Given a range of JPGs to batch download:

http://example.com/manga/manga_06p01.jpg
http://example.com/manga/manga_06p02.jpg
...
http://example.com/manga/manga_06p99.jpg

one approach using wget would be:

wget 'http://example.com/manga/manga\_06p'{00..99}'.jpg'

Bash 4 is required for brace expansion using a range. Unfortunately, the expression fails to expand at all when read from a file (e.g., wget -i urls.txt).

curl, on the other hand, does not depend on Bash for sequencing:

curl -O 'http://example.com/manga/manga\_06\_p'\[00-99\]'.jpg'

so it will correctly parse sequences in a properly-formatted text file (e.g., urls.txt):

url = "http://example.com/manga/manga_06_p[00-99].jpg"
url = "http://example.com/manga/manga_07_p[00-99].jpg"
url = "http://example.com/manga/manga_08_p[00-99].jpg"

like so:

curl --remote-name-all -K urls.txt

Update 1: Cookies

For sites that require a login, cookie.txt export makes it easy to grab the necessary cookies.txt file from Google Chrome's cache.

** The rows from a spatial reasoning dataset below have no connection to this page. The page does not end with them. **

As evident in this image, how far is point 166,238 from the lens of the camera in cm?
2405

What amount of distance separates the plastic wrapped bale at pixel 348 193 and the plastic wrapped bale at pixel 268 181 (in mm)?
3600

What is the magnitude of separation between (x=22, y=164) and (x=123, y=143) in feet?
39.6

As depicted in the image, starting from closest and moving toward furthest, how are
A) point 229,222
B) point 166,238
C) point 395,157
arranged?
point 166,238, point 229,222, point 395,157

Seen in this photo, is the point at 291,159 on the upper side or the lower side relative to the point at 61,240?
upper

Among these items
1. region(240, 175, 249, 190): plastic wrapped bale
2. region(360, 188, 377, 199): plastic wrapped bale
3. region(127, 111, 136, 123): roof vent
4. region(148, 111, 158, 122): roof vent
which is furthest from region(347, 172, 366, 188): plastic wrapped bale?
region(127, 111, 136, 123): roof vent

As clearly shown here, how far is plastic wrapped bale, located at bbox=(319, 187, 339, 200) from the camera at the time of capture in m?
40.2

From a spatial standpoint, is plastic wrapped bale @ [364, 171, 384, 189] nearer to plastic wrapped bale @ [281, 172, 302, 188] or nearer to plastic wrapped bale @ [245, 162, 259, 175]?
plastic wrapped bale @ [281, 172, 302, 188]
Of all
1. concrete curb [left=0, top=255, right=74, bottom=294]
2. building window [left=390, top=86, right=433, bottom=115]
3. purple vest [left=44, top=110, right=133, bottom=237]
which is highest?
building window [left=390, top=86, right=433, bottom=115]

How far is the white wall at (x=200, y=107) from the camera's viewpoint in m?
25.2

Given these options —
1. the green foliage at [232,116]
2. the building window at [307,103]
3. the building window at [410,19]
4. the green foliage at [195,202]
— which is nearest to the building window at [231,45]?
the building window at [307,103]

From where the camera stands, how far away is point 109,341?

Then it's simply a matter of:

wget --user-agent="" --force-directories --load-cookies cookies.txt 'https://example.com/upvoted?id=miles&comments=t&p='{1..10}

or

curl --header "User-Agent:" --cookie ./cookies.txt --remote-name 'https://example.com/upvoted?id=miles&comments=t&p='\[1-10\]

If filenames need to be made unique (e.g., downloaded files have the same name and would otherwise be overwritten), curl has variable renaming built-in:

curl --output "index\_#1.html" 'https://example.org/blog/'\[2012-2015\]'/index.html'

Update 2: Headers

Omit the User-Agent header in curl via -H 'User-Agent:' and in wget with --user-agent="".